** MATERIAL PROVIDED **
·····
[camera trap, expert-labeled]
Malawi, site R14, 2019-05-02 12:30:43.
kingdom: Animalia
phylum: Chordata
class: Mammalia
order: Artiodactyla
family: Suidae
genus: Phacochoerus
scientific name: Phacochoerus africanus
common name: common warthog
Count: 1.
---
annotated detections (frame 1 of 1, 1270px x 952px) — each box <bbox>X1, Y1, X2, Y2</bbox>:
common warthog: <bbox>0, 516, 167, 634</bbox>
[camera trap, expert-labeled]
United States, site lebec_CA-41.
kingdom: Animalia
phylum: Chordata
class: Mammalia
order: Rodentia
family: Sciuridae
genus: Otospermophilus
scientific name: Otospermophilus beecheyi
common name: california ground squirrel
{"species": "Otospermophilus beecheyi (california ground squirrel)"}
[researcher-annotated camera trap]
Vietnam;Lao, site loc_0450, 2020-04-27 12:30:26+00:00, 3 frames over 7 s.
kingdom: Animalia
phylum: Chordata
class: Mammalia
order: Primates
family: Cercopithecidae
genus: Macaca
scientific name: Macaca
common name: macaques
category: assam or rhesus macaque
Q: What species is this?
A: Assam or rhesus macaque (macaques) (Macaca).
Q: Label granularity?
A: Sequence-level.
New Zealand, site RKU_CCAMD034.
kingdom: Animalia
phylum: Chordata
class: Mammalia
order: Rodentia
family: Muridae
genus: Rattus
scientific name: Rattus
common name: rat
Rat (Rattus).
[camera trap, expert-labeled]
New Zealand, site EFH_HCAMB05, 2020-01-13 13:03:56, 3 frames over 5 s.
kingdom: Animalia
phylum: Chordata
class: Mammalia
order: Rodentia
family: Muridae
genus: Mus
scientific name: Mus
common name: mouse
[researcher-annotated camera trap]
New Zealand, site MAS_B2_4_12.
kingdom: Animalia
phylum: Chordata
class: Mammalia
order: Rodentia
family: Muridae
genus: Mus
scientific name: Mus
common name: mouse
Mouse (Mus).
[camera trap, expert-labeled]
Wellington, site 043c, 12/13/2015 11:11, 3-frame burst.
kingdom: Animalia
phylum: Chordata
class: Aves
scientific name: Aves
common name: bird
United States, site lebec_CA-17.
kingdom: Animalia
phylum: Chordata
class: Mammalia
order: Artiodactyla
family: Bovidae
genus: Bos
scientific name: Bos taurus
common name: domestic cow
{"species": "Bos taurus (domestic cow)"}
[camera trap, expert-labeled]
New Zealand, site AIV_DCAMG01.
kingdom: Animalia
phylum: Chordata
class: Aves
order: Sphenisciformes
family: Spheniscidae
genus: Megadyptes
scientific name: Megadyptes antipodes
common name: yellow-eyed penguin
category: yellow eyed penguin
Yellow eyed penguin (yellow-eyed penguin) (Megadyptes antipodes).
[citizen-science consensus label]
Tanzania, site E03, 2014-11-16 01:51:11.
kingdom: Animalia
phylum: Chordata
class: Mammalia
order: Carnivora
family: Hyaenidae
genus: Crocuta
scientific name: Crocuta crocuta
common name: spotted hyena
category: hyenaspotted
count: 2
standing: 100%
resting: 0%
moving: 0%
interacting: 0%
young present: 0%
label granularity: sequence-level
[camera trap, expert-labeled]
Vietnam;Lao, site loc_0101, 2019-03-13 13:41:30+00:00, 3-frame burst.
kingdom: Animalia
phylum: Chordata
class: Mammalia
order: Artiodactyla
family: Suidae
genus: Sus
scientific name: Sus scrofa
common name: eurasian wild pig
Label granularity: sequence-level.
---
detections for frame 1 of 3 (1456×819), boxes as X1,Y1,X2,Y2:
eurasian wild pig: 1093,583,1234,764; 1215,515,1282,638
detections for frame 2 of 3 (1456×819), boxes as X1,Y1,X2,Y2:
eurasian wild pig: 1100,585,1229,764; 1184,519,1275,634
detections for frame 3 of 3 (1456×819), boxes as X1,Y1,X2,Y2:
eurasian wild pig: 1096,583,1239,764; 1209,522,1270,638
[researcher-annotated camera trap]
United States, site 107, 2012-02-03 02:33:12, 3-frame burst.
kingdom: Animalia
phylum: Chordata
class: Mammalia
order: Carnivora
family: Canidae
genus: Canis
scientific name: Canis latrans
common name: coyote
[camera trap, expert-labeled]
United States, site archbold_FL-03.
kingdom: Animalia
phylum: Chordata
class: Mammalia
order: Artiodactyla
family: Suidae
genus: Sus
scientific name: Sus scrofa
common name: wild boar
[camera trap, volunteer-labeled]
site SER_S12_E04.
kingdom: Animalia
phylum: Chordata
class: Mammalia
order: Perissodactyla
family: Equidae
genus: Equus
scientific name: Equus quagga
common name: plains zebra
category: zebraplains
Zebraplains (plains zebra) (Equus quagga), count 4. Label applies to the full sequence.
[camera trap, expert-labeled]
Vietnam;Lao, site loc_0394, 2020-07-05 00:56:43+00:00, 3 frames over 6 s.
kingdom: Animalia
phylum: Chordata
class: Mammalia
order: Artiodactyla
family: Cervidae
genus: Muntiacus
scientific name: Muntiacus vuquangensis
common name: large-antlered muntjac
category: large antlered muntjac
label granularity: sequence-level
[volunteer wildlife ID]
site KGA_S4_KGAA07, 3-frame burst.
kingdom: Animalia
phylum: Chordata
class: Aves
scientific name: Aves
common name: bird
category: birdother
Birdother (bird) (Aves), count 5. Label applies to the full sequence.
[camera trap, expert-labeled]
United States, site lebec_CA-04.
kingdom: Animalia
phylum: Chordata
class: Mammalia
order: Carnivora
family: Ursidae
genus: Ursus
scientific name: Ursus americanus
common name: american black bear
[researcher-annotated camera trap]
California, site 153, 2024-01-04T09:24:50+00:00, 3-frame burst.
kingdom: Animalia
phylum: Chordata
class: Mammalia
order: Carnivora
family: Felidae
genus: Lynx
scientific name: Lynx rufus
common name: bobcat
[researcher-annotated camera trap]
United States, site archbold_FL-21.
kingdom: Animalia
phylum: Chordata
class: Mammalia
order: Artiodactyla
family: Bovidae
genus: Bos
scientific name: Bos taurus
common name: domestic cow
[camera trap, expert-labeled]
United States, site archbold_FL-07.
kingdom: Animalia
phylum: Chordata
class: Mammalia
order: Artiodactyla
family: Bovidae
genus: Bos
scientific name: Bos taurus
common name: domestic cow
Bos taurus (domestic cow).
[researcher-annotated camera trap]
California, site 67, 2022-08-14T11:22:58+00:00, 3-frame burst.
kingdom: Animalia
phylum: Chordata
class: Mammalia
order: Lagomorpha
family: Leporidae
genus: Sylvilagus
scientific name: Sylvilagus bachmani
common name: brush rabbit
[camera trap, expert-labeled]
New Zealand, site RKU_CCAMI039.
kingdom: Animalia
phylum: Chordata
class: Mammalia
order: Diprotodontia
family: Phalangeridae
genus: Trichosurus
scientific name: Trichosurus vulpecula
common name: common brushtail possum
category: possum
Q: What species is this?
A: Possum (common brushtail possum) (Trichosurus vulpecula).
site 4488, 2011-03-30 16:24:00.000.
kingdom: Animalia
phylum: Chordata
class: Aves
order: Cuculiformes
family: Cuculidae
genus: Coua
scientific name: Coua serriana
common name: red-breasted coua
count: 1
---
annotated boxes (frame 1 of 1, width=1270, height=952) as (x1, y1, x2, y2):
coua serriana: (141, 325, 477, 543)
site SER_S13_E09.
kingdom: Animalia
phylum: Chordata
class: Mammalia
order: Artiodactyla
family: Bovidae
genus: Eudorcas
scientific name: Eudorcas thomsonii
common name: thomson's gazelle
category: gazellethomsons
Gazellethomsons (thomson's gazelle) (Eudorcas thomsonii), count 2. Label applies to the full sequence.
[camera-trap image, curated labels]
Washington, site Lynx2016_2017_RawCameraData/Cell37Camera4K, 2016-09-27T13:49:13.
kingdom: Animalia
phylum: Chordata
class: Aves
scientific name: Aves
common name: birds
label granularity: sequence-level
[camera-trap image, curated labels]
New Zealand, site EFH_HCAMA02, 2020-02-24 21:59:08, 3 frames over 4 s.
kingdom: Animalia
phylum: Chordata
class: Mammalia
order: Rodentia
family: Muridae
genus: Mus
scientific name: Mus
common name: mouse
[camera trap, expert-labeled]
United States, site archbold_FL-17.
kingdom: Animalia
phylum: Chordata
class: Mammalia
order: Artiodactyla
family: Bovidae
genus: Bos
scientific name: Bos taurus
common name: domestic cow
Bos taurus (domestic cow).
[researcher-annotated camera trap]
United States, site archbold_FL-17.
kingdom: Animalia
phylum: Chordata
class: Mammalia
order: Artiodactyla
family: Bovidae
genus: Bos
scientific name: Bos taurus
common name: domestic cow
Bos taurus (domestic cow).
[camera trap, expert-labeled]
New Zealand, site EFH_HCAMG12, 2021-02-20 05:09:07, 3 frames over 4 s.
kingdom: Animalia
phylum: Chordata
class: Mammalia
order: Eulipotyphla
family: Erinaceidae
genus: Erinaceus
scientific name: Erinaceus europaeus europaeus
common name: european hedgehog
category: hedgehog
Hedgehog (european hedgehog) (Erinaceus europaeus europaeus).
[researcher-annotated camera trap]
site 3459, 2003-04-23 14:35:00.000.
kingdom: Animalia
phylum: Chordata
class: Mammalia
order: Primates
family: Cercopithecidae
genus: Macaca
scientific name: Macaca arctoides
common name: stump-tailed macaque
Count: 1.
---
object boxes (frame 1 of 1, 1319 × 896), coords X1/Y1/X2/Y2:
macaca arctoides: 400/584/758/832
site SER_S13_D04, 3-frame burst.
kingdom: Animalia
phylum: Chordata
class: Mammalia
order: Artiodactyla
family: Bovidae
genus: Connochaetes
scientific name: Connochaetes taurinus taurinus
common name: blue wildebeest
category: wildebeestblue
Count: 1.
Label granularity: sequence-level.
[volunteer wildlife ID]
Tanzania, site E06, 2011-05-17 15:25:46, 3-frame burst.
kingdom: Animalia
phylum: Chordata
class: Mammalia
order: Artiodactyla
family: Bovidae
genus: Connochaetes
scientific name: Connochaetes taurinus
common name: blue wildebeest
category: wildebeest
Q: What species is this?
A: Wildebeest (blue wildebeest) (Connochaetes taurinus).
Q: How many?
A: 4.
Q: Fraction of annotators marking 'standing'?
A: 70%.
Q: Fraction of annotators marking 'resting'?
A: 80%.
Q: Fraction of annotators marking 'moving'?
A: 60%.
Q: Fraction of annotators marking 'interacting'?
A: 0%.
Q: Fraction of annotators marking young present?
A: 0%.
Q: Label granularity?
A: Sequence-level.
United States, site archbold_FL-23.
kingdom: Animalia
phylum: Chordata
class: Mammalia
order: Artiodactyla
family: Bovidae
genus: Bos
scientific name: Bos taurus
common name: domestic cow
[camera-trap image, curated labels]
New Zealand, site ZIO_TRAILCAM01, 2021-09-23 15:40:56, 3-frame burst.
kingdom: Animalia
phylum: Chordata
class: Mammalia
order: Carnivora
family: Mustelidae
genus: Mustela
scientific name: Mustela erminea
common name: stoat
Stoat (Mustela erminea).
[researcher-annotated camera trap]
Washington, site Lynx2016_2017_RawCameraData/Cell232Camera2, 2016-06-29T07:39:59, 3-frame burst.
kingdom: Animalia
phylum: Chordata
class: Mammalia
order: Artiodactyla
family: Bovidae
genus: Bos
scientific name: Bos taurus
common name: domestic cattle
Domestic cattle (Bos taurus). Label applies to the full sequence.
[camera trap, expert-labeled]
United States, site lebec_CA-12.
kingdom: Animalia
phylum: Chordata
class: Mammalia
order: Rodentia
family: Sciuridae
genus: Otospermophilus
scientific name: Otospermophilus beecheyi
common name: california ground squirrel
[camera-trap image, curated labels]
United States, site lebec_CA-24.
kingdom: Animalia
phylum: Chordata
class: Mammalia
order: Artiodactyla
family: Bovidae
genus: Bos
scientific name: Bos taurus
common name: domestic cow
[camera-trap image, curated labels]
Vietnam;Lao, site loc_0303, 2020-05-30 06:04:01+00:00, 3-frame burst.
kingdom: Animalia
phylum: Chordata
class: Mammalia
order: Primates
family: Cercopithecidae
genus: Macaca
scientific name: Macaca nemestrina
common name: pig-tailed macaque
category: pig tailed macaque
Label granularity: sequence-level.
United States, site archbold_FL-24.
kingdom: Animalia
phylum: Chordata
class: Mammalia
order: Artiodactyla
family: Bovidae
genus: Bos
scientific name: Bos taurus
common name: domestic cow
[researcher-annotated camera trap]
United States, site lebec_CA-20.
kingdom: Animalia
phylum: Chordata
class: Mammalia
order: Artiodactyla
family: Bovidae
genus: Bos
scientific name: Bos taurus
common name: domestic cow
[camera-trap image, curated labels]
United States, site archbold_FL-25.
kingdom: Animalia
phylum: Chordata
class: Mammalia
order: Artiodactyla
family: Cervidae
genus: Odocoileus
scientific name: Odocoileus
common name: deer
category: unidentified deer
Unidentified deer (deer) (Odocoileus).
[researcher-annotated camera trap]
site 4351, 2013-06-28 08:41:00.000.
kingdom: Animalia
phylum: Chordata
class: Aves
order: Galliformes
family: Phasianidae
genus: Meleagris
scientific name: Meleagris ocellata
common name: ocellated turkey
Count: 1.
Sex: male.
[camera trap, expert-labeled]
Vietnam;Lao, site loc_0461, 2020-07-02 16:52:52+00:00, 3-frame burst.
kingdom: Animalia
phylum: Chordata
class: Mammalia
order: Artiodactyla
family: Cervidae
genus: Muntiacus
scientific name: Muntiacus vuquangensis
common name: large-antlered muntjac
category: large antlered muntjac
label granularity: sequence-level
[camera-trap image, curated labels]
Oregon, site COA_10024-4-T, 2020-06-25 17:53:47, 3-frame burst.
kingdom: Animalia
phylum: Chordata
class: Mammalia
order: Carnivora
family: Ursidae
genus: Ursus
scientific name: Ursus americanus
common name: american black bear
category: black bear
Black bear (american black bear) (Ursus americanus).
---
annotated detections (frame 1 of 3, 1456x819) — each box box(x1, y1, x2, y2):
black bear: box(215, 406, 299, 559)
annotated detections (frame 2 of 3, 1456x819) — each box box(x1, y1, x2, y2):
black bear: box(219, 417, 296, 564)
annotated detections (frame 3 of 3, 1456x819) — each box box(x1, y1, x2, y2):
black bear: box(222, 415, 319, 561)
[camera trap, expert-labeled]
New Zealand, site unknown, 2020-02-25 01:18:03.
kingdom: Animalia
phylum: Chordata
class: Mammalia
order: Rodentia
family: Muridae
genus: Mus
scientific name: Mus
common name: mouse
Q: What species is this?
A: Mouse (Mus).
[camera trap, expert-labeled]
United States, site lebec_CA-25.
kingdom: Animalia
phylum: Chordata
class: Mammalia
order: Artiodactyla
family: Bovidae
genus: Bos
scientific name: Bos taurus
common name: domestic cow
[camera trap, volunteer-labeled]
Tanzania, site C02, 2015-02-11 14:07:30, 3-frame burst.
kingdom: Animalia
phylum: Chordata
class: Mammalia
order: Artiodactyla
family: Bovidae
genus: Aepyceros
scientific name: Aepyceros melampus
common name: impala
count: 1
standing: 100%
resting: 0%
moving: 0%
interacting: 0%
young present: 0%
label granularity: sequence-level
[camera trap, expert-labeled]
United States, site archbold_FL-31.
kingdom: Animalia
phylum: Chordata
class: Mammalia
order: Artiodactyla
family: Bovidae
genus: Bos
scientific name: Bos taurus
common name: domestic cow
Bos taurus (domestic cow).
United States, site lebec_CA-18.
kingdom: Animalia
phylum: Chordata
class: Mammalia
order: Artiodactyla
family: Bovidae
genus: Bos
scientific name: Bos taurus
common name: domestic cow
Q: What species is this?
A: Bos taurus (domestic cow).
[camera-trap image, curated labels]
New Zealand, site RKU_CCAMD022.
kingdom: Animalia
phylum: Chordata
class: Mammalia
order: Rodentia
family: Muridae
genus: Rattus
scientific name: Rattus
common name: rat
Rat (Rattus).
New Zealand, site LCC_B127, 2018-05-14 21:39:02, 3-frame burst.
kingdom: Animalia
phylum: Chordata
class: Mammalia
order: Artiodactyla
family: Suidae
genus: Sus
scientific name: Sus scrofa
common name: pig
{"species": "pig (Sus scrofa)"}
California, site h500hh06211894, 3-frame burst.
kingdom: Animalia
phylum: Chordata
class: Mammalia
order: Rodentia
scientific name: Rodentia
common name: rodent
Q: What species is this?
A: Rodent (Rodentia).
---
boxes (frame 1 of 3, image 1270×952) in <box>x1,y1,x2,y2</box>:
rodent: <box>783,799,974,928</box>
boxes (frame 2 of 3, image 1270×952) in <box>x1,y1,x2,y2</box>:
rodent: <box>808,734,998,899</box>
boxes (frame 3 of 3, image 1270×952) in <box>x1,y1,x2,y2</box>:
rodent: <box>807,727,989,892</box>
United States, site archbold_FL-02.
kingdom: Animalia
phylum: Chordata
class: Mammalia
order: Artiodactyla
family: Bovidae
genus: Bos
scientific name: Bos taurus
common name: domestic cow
·····
** ABOUT THIS EXERCISE **
Look through the entries above and find each line where the word "Tanzania" occurs; copy those lines.

** SOLUTION TO THIS PROBLEM **
Tanzania, site E03, 2014-11-16 01:51:11.
Tanzania, site E06, 2011-05-17 15:25:46, 3-frame burst.
Tanzania, site C02, 2015-02-11 14:07:30, 3-frame burst.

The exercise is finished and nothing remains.